First, we built a simple system to give us visibility into common issues our scripts were facing by stamping files with an automatically-generated comment to record the status of each migration step. Here’s what that code comment looked like:
And second, we added the ability to easily re-run single files or path patterns, filtered by the specific step they were stuck on:
$ llm-bulk-migration --step=fix-jest --match=project-abc/**
Using these two features, we could quickly run a feedback loop to improve our prompts and tooling:
- Run all remaining failing files to find common issues the LLM is getting stuck on
- Select a sample of files (5 to 10) that exemplify a common issue
- Update our prompts and scripts to address that issue
- Re-run against the sample of failing files to validate our fix
- Repeat by running against all remaining files again
After running this “sample, tune, sweep” loop for 4 days, we had pushed our completed files from 75% to 97% of the total files, and had just under 100 files remaining. By this point, we had retried many of these long tail files anywhere between 50 to 100 times, and it seemed we were pushing into a ceiling of what we could fix via automation. Rather than invest in more tuning, we opted to manually fix the remaining files, working from the baseline (failing) refactors to reduce the time to get those files over the finish line.
Results and Impact
With the validation and refactor pipeline, retry loops, and expanded context in place, we were able to automatically migrate 75% of our target files in 4 hours.

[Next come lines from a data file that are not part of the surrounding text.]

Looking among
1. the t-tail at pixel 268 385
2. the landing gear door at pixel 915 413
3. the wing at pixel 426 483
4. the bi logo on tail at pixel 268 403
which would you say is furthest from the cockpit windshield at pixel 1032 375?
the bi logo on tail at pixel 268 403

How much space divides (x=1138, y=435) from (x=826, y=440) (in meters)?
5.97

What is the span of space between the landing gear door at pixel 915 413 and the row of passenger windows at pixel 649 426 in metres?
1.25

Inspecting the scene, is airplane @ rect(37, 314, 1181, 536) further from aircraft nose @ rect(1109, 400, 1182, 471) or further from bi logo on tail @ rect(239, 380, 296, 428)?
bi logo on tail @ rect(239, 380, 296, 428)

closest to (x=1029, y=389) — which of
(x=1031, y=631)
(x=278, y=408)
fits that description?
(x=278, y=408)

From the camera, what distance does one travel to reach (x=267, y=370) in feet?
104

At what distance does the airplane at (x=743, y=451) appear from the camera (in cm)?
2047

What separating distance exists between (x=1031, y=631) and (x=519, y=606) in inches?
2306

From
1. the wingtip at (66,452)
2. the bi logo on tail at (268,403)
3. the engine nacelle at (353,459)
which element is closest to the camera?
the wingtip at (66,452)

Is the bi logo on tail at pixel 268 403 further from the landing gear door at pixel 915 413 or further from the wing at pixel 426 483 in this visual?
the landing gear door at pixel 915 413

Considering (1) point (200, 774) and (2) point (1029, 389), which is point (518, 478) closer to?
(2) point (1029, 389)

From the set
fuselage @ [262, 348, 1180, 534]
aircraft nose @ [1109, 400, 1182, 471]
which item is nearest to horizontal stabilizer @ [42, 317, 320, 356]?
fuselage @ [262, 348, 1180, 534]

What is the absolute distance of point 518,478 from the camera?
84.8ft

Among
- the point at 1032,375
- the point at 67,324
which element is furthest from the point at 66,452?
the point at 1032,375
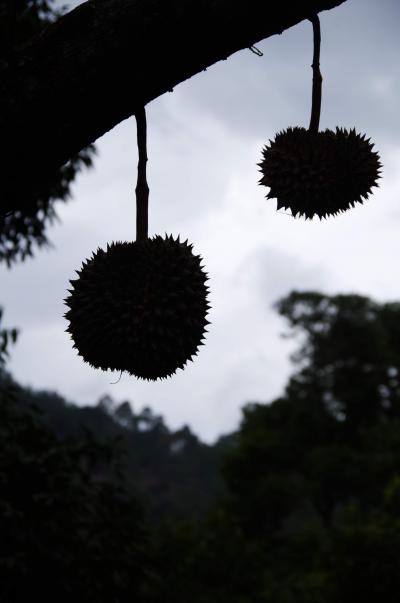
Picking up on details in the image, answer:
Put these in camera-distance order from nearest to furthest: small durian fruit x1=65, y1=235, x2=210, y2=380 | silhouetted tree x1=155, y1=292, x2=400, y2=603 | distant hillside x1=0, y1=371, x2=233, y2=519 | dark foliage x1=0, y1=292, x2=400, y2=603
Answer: small durian fruit x1=65, y1=235, x2=210, y2=380
dark foliage x1=0, y1=292, x2=400, y2=603
silhouetted tree x1=155, y1=292, x2=400, y2=603
distant hillside x1=0, y1=371, x2=233, y2=519

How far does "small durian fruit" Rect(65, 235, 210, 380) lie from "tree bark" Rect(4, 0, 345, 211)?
525mm

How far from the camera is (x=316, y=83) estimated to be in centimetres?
185

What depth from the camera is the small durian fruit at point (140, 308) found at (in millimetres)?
2129

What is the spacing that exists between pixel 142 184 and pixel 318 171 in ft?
2.13

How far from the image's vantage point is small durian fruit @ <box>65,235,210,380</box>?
213 cm

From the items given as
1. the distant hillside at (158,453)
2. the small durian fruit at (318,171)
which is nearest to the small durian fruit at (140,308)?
the small durian fruit at (318,171)

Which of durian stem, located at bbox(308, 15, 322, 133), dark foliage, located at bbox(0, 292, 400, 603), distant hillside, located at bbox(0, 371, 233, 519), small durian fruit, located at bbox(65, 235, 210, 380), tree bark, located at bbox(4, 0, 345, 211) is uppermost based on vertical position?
distant hillside, located at bbox(0, 371, 233, 519)

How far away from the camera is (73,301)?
2.24 metres

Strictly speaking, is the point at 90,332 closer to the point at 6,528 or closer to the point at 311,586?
the point at 6,528

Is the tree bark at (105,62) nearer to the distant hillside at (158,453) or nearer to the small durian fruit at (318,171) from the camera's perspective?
the small durian fruit at (318,171)

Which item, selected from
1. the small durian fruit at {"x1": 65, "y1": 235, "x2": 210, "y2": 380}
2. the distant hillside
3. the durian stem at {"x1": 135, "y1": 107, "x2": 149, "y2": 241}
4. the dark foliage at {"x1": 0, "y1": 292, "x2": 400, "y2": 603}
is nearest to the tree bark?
the durian stem at {"x1": 135, "y1": 107, "x2": 149, "y2": 241}

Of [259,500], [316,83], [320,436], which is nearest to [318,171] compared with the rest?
[316,83]

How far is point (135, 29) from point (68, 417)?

After four days of prompt and script refinement using the “sample, tune, and sweep” strategy, we reached 97% of the 3.5K original Enzyme files.
And for the remaining 3% of files that didn’t complete through automation, our scripts provided a great baseline for manual intervention, allowing us to complete the migration for those remaining files in another week of work.
Most importantly, we were able to replace Enzyme while maintaining original test intent and our overall code coverage. And even with high retry counts on the long tail of the migration, the total cost — including LLM API usage and six weeks of engineering time — proved far more efficient than our original manual migration estimate.
What’s Next
This migration underscores the power of LLMs for large-scale code transformation. We plan to expand this approach, develop more sophisticated migration tools, and explore new applications of LLM-powered automation to enhance developer productivity.